Last night while we were waiting for the Iowa caucus results to come in (homeschooling has made the presidential election so much more interesting, because I'm taking the time to get to know candidates I would never normally consider), the two older girls and I watched the musical 1776and it has more language and sex than I remembered! But I wanted to get them all fired up about the birth of our country and, since Natalie is working on her family tree and researching her famous ancestors as part of The Reproductive System in Human Physiology, I wanted them to see something about John Adams. I also want her to research and complete her Daughters of the American Revolution application. Anyway, when the movie was over, and we were busy looking at our Declaration of Independence page in the Encyclopedia Brittanica so they could read all the signatures (online encyclopedias are NOT THE SAME as holding a beautiful revered old fashioned leather-bound volume in your hands), and I was passing around Poor Richard's Almanackand reading them a chapter from King George: What Was His Problem?: Everything Your Schoolbooks Didn't Tell You About the American Revolutionso that we could find out what happened in that battle in New York...
... Leah said to me, I never knew that John Hancock and Thomas Jefferson and John Adams and Benjamin Franklin all lived at the same time.
Whoa. How is that possible? She knew they were called the Founding Fathers but she didn't realize they were contemporaries???
And then I started feeling guilty that she had never realized this. What went askew in her history instruction that she saw these as separate threads instead of knowing how they were interwoven? Curriculum design has always interested me and I did my Masters thesis on exactly this subject: creating a chronological story-based U.S. History curriculum and conducting research in my classroom on the results of its implementation.
My mind started to race as I tried to plan the perfect history and geography curriculum for upper elementary and middle school, where everything would be historically accurate and contain a blend of viewpoints and biographies of key players, sophisticated, nuanced, perfectly integrated, seamlessly chronological, and logically developed. No part of the world or major historical event would be omitted and it would all be done so engagingly that a child would remember every detail! Then I stopped. You CAN'T CREATE a perfect curriculum. There will always be gaps and holes. For one thing, new discoveries about history are constantly being made. For another, every part of the world has its own history and therefore the jumping off point would be different for every child. Our entry would be through our local history and that would affect what logically should lead up to it and would follow from it.
Third, children can be exposed to things and still not learn them. Even as an adult, I make new realizations and learn again things I learned before but they didn't stick until I was interested in them and had a context for them. If I can connect them to things I already know, I remember. Look, for example, at the rules for a board game. You can tell me when you first read the directions to me that I can't have more than three traits on a species in Evolution. But when I'm playing the game, and I'm deciding what trait cards to give to my little animals, and you tell me again that I am limited to three, then I will remember. Because I care and I can fit it in with what I'm already learning about the game.
Lastly, in order to learn optimally you need to feel safe. It is crucial that you have your physical and emotional needs met. If you are in your primitive reptilian brain, you won't learn. You need blood flow to that frontal cortex. The key is this: Affective drives cognitive.
For all of these reasons, learning isn't going to be perfect. We aren't robots! You can tell me a fact as many times as you want but it won't always go in.

◆ Work request 1 ◆
In the homeschooling post, which musical did the author watch with the two older girls while waiting for the Iowa caucus results?
◆ Work request 2 ◆
From the homeschooling post, extract the passage starting at "Lastly, in order" and ending at "Affective drives cognitive.".

◆ Information supplied ◆
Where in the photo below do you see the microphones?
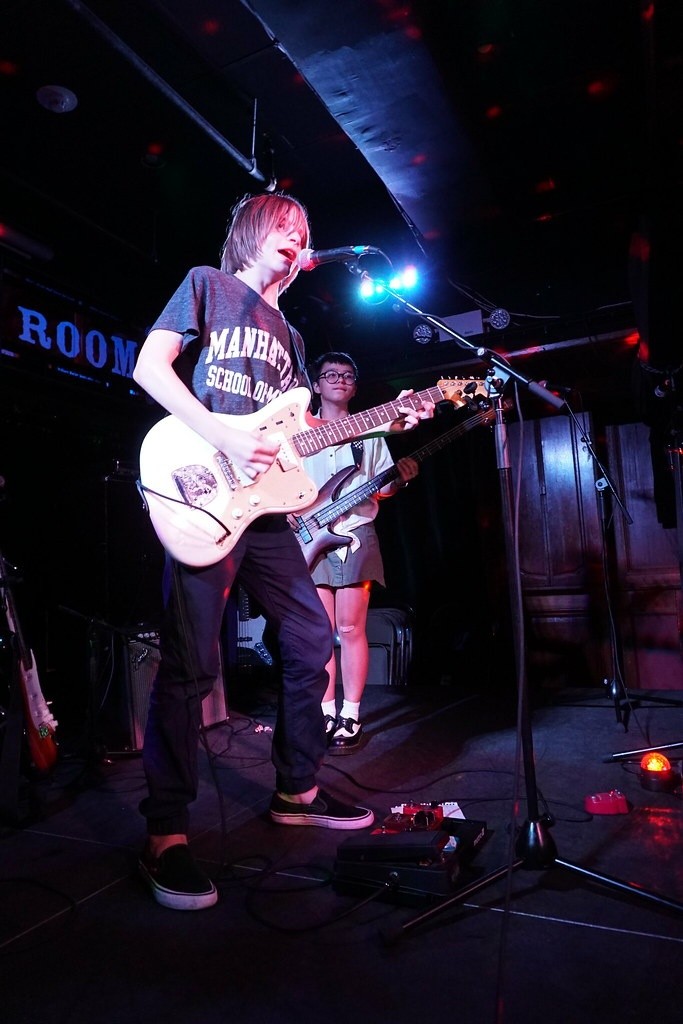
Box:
[296,246,379,272]
[500,380,575,394]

◆ Answer section 1 ◆
They watched the musical 1776.

◆ Answer section 2 ◆
Lastly, in order to learn optimally you need to feel safe. It is crucial that you have your physical and emotional needs met. If you are in your primitive reptilian brain, you won't learn. You need blood flow to that frontal cortex. The key is this: Affective drives cognitive.